- [DESCRIPTION OF THE TASK] Please quote every item below word for word, leaving out the pictures.

- [DATA FOR REVIEW]
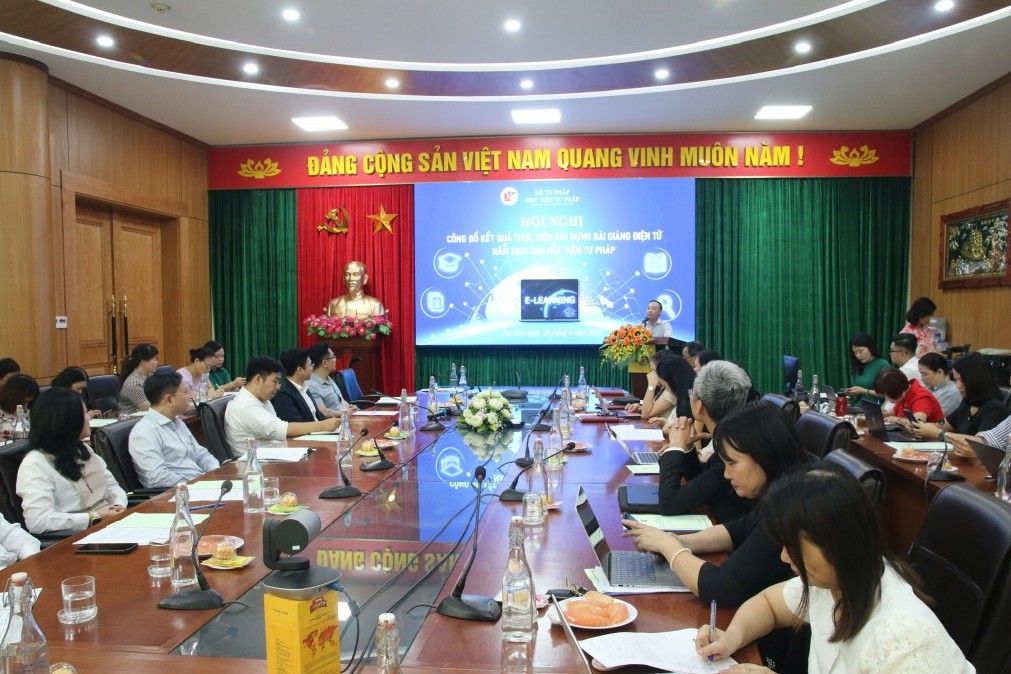 Phát triển bài giảng điện tử, đổi mới đào tạo pháp lý trong bối cảnh mới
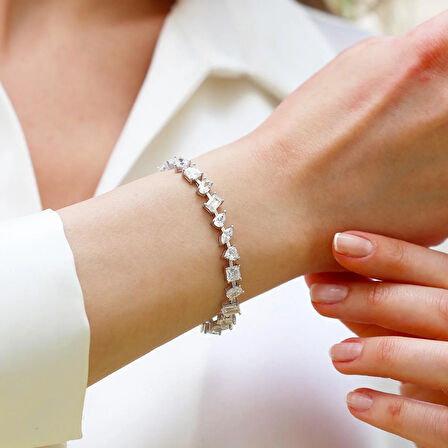 Zirkon Taşlı Kalpli Figürlü Gümüş Bileklik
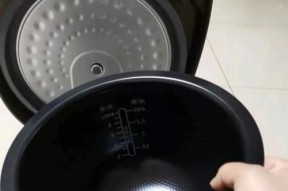 电饭煲零线坏了的修复方法（自己动手解决电饭煲零线故障）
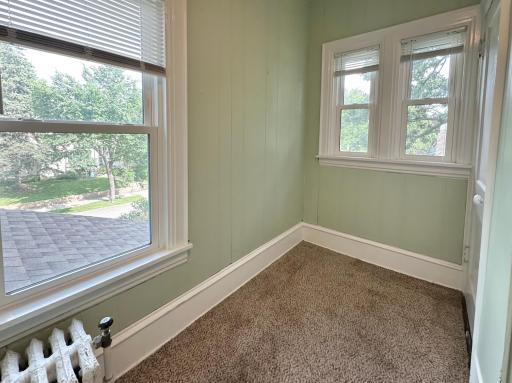 Upper Level Bonus Room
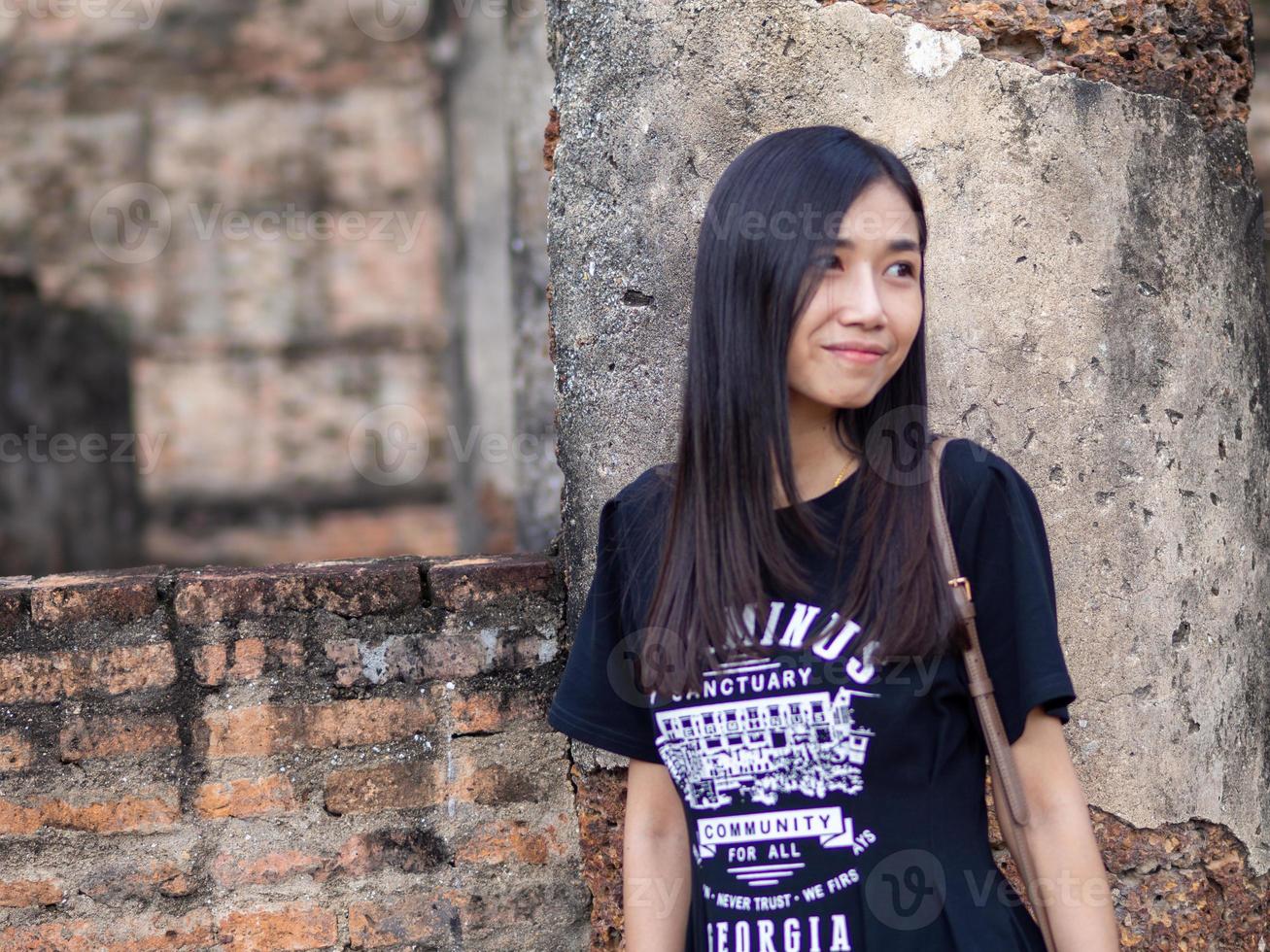 mujer asiática y templo antiguo en el parque histórico de sukhothai foto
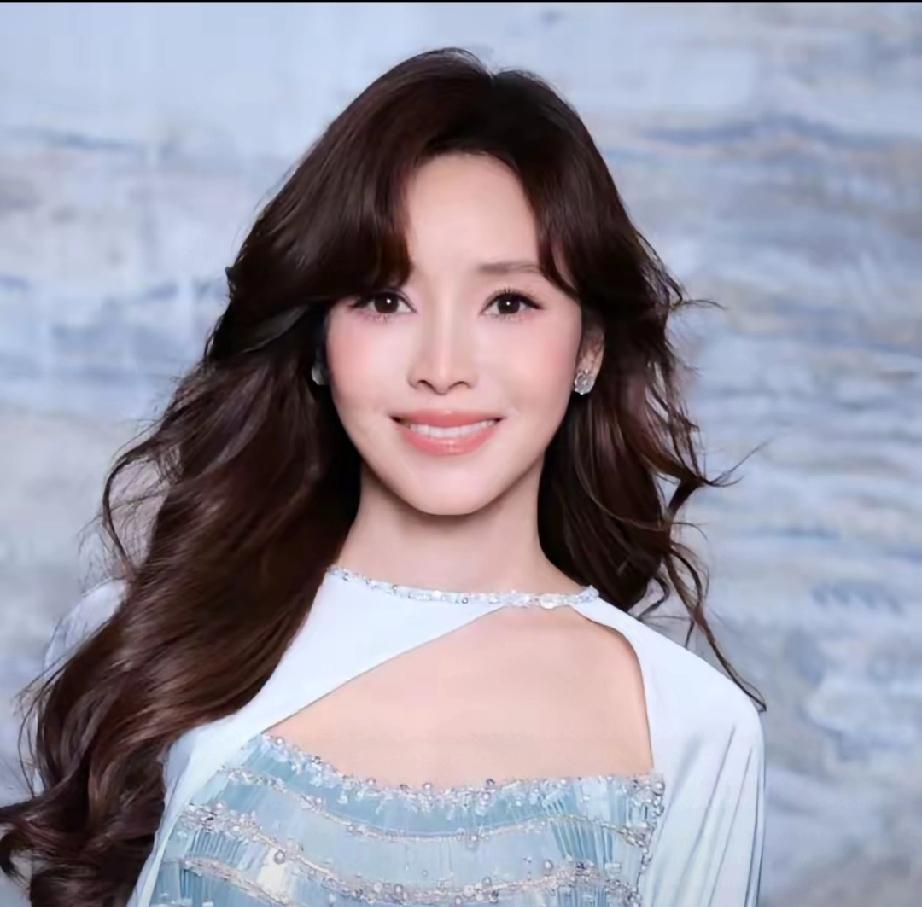 47岁侯佩岑悉尼出游登热搜！一家四口温馨同框，褪去光环尽显烟火幸福
 
    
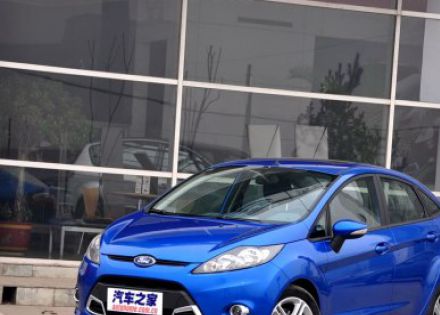 2009款 三厢 1.5L 手动运动型拆车件客服台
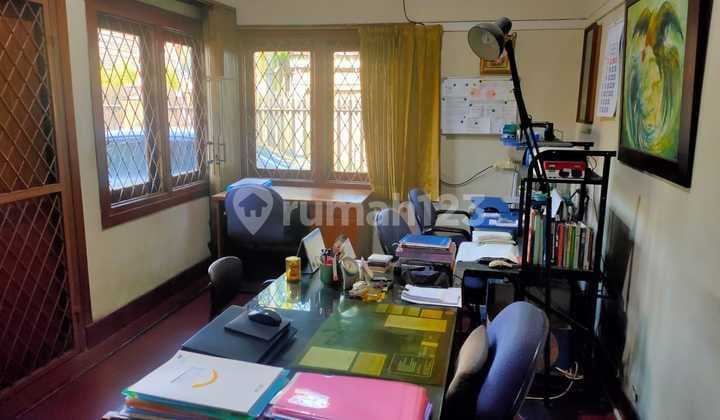 Rumah Bisa Untuk Kantor Atau Usaha di Sayap Braga Asia Afrika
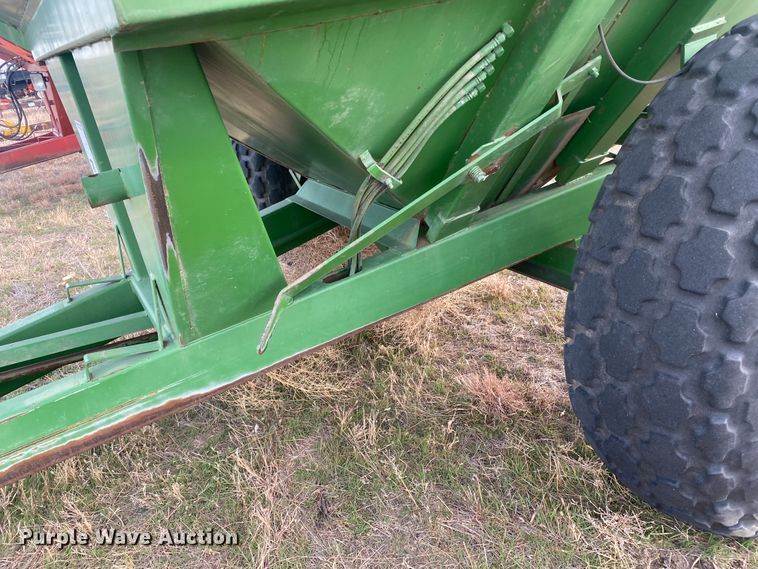 image for item DL1264 Brent 420  grain cart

- [RESPONSE BOX]
 Phát triển bài giảng điện tử, đổi mới đào tạo pháp lý trong bối cảnh mới
 Zirkon Taşlı Kalpli Figürlü Gümüş Bileklik
 电饭煲零线坏了的修复方法（自己动手解决电饭煲零线故障）
 Upper Level Bonus Room
 mujer asiática y templo antiguo en el parque histórico de sukhothai foto
 47岁侯佩岑悉尼出游登热搜！一家四口温馨同框，褪去光环尽显烟火幸福
 
    
 2009款 三厢 1.5L 手动运动型拆车件客服台
 Rumah Bisa Untuk Kantor Atau Usaha di Sayap Braga Asia Afrika
 image for item DL1264 Brent 420  grain cart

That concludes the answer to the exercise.